Don’t be too quick to judge someone who does not offer help for your need. You do not know their story. You do not know all they do.

Jesus encouraged us (Matthew 6:3–4)
3 But when you give to the needy, do not let your left hand know what your right hand is doing, 4 so that your giving may be in secret. Then your Father, who sees what is done in secret, will reward you.

My father told me about a time when he was in charge of raising funds for a charity and he asked other businessmen in town for donations. One man politely said no and my father was critical of him for not helping. But then my grandfather told him that this man paid for the tuition and living expenses for someone going to university that year. He did this each year so was continually paying for four students a year. He did not publicize this. My father learned from that incident not to make judgments about people he asked for money for a charitable project.

This church has many people who are very generous and we don’t know all the details of how they share what they have with others.

Don’t be too quick to judge someone who does not help you when you have a need.

A couple people asked me this week how those who need to be helped can have value added to them. Power comes along with money and those without money can feel they have little worth.

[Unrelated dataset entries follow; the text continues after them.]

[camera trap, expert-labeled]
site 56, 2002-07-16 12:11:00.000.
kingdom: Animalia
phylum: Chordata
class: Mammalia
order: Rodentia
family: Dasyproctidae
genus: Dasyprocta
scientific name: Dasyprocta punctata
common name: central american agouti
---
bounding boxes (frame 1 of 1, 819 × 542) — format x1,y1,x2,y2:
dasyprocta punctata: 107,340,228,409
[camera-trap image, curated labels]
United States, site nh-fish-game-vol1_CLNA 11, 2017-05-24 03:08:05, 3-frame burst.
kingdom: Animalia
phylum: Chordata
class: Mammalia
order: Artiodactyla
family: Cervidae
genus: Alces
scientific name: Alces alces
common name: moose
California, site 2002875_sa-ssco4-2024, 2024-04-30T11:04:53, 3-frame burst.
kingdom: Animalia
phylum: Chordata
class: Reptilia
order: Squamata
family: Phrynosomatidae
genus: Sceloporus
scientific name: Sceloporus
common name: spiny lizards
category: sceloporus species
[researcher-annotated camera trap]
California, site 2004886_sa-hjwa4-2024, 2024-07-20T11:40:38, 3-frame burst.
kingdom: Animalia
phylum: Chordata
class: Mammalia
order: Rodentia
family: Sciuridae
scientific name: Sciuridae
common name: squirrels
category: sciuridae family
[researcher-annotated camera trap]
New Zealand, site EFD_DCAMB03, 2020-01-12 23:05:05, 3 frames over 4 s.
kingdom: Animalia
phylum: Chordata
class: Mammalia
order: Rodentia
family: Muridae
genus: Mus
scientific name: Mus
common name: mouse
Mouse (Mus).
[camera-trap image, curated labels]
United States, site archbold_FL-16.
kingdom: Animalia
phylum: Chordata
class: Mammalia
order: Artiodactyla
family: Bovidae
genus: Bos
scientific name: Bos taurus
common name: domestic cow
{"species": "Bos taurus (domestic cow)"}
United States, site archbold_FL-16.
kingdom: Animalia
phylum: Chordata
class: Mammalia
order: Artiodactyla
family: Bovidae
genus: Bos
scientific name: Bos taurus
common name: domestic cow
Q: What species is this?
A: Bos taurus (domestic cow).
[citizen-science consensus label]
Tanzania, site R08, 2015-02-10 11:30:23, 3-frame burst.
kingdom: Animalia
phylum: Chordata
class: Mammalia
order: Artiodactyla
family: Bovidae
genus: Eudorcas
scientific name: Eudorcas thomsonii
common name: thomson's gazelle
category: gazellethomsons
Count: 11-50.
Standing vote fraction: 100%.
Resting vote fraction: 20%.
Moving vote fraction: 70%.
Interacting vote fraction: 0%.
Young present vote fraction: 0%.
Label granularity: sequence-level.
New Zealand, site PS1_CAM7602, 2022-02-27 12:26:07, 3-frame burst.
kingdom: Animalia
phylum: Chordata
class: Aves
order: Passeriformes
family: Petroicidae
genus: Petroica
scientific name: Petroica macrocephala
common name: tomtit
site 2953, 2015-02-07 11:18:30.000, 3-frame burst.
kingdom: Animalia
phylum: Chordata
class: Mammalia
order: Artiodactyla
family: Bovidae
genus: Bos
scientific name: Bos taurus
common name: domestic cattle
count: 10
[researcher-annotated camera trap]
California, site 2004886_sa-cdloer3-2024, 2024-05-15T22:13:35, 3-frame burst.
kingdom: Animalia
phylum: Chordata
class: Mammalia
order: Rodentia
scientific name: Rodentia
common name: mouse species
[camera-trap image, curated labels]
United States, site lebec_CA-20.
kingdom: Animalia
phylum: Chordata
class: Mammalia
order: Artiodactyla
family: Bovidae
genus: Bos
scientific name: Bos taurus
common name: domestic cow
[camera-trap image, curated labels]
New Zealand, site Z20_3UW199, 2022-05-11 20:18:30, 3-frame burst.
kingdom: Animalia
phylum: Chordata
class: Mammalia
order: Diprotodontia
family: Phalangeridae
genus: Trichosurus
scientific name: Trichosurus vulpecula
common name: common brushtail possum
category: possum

Even when it is only because the world’s resources are so unfairly distributed, the voice of those with limited opportunity is not listened to.

The world does not listen very well to the voice of the poor. That is true. But those who do not have the world’s riches can let that define themselves or they can allow who they are in Jesus define who they are. When my identity is that I am a child of God, heading to his eternal home, this allows me to suffer the indignities of this world. The world cannot add to the value I have as a daughter or son of God. I am rich, even if I am poor in the world’s eyes. This allows me to move through life with dignity.

It is easy to see how the rich can help the poor, but how can the poor help the rich? What do the poor have to offer the rich?

Jesus told a parable about a rich man and a beggar named Lazarus who sat at his gate. The rich man shared nothing with Lazarus. He came in and out of his gate and barely noticed Lazarus sitting there. Lazarus might as well have been a stone or a bush. He was ignored.

They both died and the angels carried Lazarus to Abraham’s side. The rich man descended to hell where he was in great pain. He begged Abraham to allow Lazarus to help him but Abraham told him there was a chasm making it impossible to cross over into hell. The rich man begged Abraham that Lazarus be sent to his home so his brothers could hear a warning and not end up where he had ended up.

While they were living on earth, the rich man had many things Lazarus needed. But Lazarus also had something the rich man needed. The truth is that Lazarus was the one who was rich and the rich man was the one who was poor.

As wealth increases, church attendance decreases. The rich live with the illusion that they can take care of every problem with their bank accounts. The poor have an advantage over the rich because they see more clearly that this world disappoints and that our hope lies in heaven.

In the past fifteen years I have been encouraged and blessed by the example of people in this church who didn’t have much money but who taught me what it is like to have faith and to trust in God. I learned by their example. I have helped with the needs of people but people with needs have also helped me. We need each other.

God provides for what we need, so put your trust in God, not in men and women. Remember when you give or receive, that what God wants to do through your giving and receiving is to grow your faith, to make you more dependent on him.

Treat each other with respect. We are people, not bushes or stones to be ignored. We are people, not ATM machines. We are sons and daughters of God, on our way to our eternal home. We need to help each other as we make our way through this life. We are not perfect. We need to be patient and loving toward each other. We are all givers and we are all receivers. May we extend mercy and grace to each other as we seek to be obedient to God’s leading.